April 04, 2017
Tips for Mattis on Navigating Swampland
When then President-elect Donald Trump announced that he had chosen Gen. Jim Mattis to lead the Pentagon, there was a collective sigh of relief across the national security establishment. The thinking went that Mattis knows the U.S. military, has the respect of the uniformed and civilian men and women of the Department of Defense, and has a hard-won reputation for integrity and leadership. With a White House full of outsiders and self-described disruptors, we are looking to Mattis for the military professionalism and reliable pragmatism that his decades of service could provide. We here at Agenda SecDef badly want him to succeed.
And while Mattis’ first trips to Asia and Europe were well-received (much better received than Secretary of State Tillerson’s recent trip to Asia), his team have stumbled thus far in navigating the so-called “swamp.” It’s easy to deride Washington, D.C., but for any member of a presidential cabinet, it’s where the boss lives, and where members of Congress exercise oversight and provide the resources that enable the Pentagon to function. If a cabinet secretary alienates a president (and his staff), or members of Congress (and their staffs), life gets pretty tough. Alienate them both simultaneously, and it becomes impossible to be effective. On this score, I worry the trend lines for Mattis are not positive.
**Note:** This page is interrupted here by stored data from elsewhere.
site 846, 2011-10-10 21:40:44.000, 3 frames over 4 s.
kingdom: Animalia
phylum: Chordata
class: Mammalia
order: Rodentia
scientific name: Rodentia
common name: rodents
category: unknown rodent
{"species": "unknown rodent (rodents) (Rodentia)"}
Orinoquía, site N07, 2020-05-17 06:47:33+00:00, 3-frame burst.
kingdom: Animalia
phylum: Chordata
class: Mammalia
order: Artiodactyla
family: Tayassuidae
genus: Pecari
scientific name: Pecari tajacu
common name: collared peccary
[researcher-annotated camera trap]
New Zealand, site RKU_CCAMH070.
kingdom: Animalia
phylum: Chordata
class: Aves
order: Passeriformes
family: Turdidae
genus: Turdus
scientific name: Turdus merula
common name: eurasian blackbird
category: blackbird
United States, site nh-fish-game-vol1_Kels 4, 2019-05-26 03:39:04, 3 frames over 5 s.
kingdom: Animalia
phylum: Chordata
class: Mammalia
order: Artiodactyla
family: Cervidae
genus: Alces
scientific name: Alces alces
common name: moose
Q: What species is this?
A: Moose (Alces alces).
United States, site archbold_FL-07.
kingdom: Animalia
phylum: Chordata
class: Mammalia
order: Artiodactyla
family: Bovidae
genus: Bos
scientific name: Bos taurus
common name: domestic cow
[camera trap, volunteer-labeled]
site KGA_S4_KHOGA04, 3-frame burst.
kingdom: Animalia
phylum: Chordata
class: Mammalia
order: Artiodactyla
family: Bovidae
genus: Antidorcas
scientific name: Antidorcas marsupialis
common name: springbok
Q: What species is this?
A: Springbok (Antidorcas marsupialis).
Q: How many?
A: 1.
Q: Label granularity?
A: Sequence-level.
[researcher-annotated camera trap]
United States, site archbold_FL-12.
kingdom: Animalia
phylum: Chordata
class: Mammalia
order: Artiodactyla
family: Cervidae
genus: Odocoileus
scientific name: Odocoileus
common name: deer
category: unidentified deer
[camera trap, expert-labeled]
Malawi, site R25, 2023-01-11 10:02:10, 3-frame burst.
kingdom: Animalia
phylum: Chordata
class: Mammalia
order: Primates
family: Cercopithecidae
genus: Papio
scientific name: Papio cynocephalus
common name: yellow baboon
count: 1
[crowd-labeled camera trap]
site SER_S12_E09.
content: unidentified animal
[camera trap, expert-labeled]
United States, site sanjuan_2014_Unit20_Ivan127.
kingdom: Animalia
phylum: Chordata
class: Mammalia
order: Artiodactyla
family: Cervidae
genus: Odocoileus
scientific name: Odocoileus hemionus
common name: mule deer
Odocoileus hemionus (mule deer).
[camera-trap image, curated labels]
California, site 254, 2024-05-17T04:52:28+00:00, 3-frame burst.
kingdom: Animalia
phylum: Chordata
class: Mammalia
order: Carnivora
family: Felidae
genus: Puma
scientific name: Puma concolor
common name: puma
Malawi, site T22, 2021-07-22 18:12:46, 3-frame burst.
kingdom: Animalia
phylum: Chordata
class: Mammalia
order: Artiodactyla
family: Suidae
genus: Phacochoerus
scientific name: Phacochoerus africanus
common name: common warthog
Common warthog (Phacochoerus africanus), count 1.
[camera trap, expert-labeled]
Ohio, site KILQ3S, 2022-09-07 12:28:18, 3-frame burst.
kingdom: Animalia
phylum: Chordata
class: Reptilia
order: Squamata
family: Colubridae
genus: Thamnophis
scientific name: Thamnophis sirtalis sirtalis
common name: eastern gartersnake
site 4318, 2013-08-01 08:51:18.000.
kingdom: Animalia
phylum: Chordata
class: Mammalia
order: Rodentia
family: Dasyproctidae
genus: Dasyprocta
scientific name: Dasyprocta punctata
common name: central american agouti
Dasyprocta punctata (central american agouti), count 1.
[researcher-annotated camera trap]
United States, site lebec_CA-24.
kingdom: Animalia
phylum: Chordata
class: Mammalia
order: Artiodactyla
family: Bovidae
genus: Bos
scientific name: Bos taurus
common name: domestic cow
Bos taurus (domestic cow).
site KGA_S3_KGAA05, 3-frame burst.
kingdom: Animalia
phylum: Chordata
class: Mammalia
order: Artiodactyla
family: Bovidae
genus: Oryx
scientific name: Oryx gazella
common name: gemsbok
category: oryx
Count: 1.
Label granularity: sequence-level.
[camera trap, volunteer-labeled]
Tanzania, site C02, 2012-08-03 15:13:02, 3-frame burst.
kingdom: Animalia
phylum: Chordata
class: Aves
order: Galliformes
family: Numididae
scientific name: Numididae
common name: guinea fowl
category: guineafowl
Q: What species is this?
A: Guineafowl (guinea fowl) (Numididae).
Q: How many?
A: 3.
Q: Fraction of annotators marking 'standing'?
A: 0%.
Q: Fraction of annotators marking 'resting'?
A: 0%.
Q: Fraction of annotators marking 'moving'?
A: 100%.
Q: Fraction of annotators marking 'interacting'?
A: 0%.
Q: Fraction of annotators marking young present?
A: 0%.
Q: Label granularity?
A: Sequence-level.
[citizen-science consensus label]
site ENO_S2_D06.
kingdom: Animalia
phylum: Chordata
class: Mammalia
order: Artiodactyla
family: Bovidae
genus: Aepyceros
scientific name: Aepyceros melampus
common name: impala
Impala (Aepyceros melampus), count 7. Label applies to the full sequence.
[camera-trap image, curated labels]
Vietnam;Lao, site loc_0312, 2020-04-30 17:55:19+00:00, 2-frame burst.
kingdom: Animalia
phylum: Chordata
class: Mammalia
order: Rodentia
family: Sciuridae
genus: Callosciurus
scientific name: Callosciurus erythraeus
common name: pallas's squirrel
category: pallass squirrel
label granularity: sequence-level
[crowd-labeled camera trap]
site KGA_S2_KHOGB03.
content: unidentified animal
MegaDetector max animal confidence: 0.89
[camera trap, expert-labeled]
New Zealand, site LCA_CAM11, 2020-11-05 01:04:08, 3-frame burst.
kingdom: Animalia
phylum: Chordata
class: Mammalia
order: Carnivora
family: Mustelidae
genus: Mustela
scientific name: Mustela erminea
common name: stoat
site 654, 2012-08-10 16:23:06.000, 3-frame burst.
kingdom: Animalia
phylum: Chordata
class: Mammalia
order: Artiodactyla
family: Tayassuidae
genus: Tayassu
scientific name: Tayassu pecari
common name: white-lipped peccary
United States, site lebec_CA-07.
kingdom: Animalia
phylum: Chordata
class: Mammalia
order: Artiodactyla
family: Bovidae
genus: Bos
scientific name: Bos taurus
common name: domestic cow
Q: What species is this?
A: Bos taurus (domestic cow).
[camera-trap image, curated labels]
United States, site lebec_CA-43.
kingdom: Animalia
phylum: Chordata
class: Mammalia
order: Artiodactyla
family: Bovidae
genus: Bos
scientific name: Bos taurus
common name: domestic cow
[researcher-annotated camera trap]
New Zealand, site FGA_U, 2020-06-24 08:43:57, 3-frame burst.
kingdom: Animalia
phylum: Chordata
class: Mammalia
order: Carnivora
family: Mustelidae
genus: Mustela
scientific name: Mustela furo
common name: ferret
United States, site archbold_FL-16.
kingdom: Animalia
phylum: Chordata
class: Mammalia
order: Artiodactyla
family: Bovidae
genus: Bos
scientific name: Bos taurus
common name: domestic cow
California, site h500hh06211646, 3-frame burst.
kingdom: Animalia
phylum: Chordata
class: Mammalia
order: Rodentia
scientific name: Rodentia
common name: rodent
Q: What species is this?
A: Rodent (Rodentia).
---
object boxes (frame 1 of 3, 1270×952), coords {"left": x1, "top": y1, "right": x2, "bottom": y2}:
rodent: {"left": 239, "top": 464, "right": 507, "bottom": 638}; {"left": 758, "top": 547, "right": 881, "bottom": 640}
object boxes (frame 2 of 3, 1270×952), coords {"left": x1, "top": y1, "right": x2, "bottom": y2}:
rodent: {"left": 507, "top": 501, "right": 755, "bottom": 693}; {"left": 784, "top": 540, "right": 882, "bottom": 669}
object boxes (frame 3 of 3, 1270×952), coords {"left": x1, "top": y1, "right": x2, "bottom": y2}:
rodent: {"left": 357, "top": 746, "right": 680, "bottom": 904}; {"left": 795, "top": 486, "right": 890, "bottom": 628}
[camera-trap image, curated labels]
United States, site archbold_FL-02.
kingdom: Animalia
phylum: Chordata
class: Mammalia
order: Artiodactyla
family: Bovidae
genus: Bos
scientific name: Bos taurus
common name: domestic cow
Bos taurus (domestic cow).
While Mattis isn’t responsible for the chaos and unpredictability of the Trump White House, in the end only he will be able to ensure that he can navigate the steep contours it has created, and avoid being entrapped in very poor political terrain.
I was concerned, for instance, to read in Politico that members of Congress and their staffs believe that Mattis is “burning through political capital,” and that they are “running out of patience.” The story essentially describes a well-intentioned defense secretary desiring to fill his ranks with the best folks possible — their politics notwithstanding — and running into a firewall of resistance at the White House and on Capitol Hill. This, coupled with a front office staff that has reportedly been quick to alienate key senators and their staffers, makes for a perilous political situation. My own conversations with Pentagon and Hill staffers convince me that these dynamics are more accurate than not.